Swap "bark mulch" for "wood chips" in everything from the line containing "How far from" down to the end of the entries, and give those lines again with nothing else changed.
++++ SUPPLIED DATA ++++
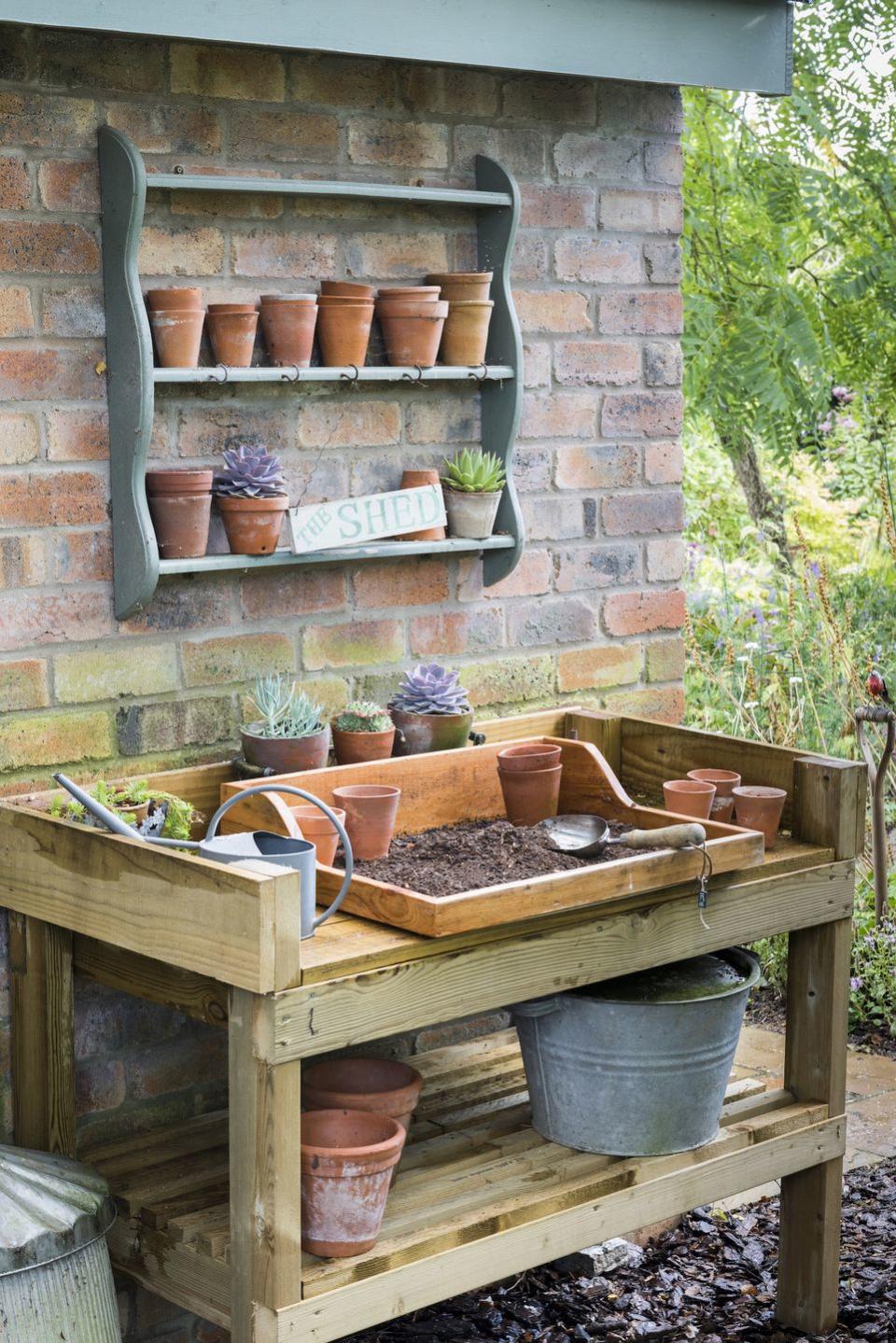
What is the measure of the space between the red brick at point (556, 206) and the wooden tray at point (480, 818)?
3.16 feet

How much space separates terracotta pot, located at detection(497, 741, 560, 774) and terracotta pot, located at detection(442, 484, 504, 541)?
1.32ft

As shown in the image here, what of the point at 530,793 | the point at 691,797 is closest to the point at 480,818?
the point at 530,793

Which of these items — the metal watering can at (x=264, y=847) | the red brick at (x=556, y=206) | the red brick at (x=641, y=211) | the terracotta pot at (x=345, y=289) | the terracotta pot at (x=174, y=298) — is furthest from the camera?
the red brick at (x=641, y=211)

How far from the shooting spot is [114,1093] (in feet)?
8.73

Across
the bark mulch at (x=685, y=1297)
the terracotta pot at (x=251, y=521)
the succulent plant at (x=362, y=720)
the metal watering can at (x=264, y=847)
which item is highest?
the terracotta pot at (x=251, y=521)

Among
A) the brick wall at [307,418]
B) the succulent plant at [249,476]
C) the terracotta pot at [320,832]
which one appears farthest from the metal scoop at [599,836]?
the succulent plant at [249,476]

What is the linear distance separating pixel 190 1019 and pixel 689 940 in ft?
2.84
++++
TASK SOLUTION:
How far from the shooting spot is [114,1093] (in feet)?
8.73

Across
the wood chips at (x=685, y=1297)
the terracotta pot at (x=251, y=521)
the succulent plant at (x=362, y=720)
the metal watering can at (x=264, y=847)
which item is highest?
the terracotta pot at (x=251, y=521)

Among
A) the brick wall at [307,418]
B) the succulent plant at [249,476]
C) the terracotta pot at [320,832]
which one appears farthest from the metal scoop at [599,836]?
the succulent plant at [249,476]

What is the linear distance separating pixel 190 1019 and pixel 689 940 in ft?
2.84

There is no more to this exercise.